Vistos los preceptos legales citados y demás de general y pertinente aplicación al caso,
Fallo
Desestimar el recurso de apelación formulado por la representación procesal de Don Cayetano frente a la Sentencia dictada por la Ilma. Sra. Magistrada-Juez de Adscripción Territorial del Juzgado de Primera Instancia nº 5 de Málaga de fecha 13 de marzo de 2018, en los autos de Separación Contenciosa nº 1652/2017, a que este rollo de apelación civil se refiere, y, en su virtud, debemos confirmar y confirmamos dicha resolución e imponemos, a la parte apelante, las costas procesales devengadas en esta alzada.Contra la presente Sentencia no cabe recurso ordinario alguno y cabrían los recursos de casación y extraordinario por infracción procesal conforme al Acuerdo sobre criterios de admisión relativo a dichos recursos, adoptado por los Magistrados de la Sala Primera del Tribunal Supremo, en Pleno no Jurisdiccional de 27 de enero de 2017.

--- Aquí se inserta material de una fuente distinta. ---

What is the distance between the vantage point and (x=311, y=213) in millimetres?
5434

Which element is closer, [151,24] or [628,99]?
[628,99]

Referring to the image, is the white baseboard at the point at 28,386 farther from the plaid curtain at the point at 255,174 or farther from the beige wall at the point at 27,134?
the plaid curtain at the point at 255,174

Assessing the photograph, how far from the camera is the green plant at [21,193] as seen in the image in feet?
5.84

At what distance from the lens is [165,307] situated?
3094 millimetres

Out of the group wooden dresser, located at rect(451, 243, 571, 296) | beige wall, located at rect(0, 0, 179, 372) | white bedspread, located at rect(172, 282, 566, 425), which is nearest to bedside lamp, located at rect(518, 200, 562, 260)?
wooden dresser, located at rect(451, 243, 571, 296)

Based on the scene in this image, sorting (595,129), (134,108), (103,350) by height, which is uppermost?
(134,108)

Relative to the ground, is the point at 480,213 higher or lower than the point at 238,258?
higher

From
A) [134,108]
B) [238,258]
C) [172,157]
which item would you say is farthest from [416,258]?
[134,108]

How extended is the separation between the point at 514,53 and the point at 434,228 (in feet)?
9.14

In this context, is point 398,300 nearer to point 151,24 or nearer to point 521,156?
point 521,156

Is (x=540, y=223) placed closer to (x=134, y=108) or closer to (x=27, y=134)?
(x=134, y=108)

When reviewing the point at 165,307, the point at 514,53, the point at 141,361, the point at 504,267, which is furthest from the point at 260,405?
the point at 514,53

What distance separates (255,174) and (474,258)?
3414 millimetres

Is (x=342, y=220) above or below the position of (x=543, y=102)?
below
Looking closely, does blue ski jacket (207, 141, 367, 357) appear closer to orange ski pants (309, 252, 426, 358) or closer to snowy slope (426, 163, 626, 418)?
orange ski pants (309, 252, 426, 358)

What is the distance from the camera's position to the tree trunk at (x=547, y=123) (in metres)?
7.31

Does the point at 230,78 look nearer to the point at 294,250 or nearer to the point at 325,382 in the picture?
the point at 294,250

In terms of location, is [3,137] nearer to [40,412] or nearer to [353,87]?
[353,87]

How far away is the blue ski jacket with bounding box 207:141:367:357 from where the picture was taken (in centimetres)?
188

Devuélvanse los autos originales con certificación de esta Sentencia al Juzgado del que dimanan para su ejecución y cumplimiento.
Así por esta nuestra Sentencia, definitivamente juzgando, lo pronunciamos, mandamos y firmamos.
E/ DILIGENCIA.- Seguidamente se documenta la anterior Sentencia la cual es pública. Doy fe.